Since July, the volatility of the commodity market has increased significantly, especially for black commodities, which has come out of a round of extreme price increases.
Affected by the tight supply, the price of coking coal has risen sharply, and the spot price is even higher than the medium- and long-term contract price of coal by more than 100%; at the same time, the soaring price of coking coal has also driven the price of coke to rise for ten consecutive rounds; the price of thermal coal has continued to reach a new high, and the current price has exceeded the 1,000 yuan mark.
As a major coal producer, the soaring price of coal has also brought a series of industry contradictions. Due to the sharp rise of coking coal, even if the price of coke continues to rise, the profit of coke once lost 300 yuan / ton. Recently, the China Coal Transportation and Marketing Association suggested that in response to this kind of soaring price chaos, coal upstream and downstream enterprises should maintain sufficient vigilance, and relevant departments have also repeatedly intervened to ensure stable prices.
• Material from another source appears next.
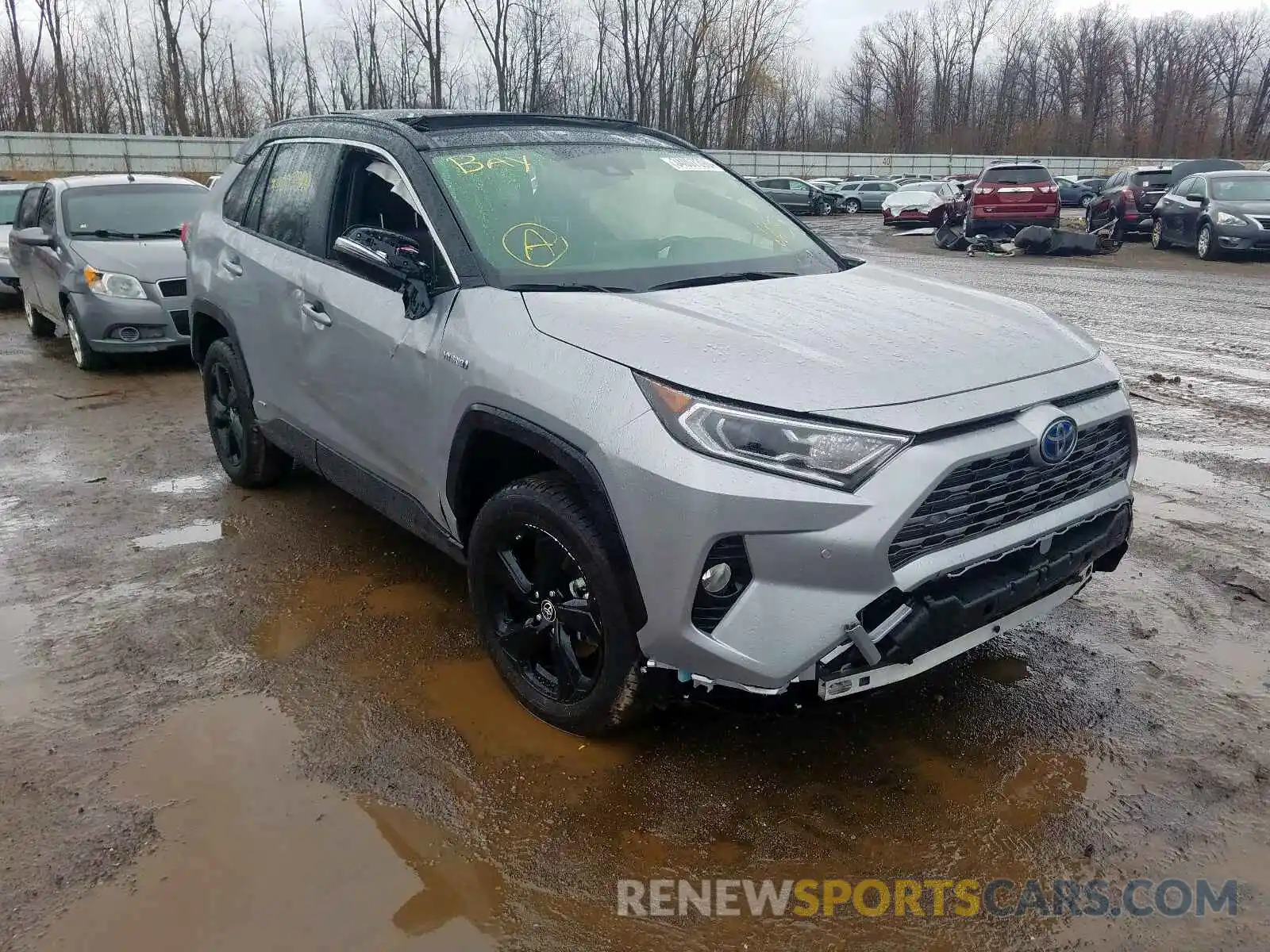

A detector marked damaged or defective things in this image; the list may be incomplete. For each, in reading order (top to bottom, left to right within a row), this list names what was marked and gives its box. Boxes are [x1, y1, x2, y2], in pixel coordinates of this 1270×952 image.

It is worth noting that due to the linkage effect of futures stocks, the recent stock market cycle stocks have also risen continuously, and the trend of "black three brothers" has not only become the focus of the commodity market, but also a hot spot in the stock market.
Due to the steel industry production restrictions led to a sharp drop in demand for iron ore, another major force of the black system, iron ore prices fell all the way, from a high of 1150 yuan / ton to 690 yuan / ton, and port inventories hit a new high in more than 4 months. The sharp decline in iron ore prices has made steel mill profits expand, and many listed steel companies are expected to deliver eye-catching three quarterly reports.
What is the current status of the coal spot market? How to view the extreme market of black products? Can the imbalance between supply and demand and the increase in the price of coal be alleviated in the fourth quarter? Recently, the Securities Times reporter conducted a multi-party survey to try to answer the above topics of market concern.
Behind the "Three Black Brothers" surge: supply disturbances superimpose strong demand
Coking coal is undoubtedly the star variety of the recent commodity market. Since July 9, the main contract price of coking coal futures has risen from 1800 yuan / ton. At the end of August, a strange name called "Ganqi Maodu" pushed the price increase of coking coal to a climax.
It is understood that the Ganqimaodu port is the most important port for China to import Mongolian coal, and half of the coking coal imported from Mongolia is cleared here. On August 24, due to the prevention and control of the epidemic, the Ganqimaodu port received a notice to suspend coal imports from Mongolia for two weeks, which exacerbated the market's concerns about the tight supply of coking coal, and the price of coking coal continued to rise sharply.
On September 10, coking coal rose to a maximum of 3099 yuan / ton, an increase of 72% in just 2 months, constantly refreshing the record high. The spot price of coking coal rose even more, taking the main coking coal (Inner Mongolia) as an example, its price rose from 1850 yuan / ton on July 10 to 3450 yuan / ton on September 14, an increase of 86% during the period. At present, the spot price of coking coal has been higher than the medium- and long-term contract price of coal by more than 100%.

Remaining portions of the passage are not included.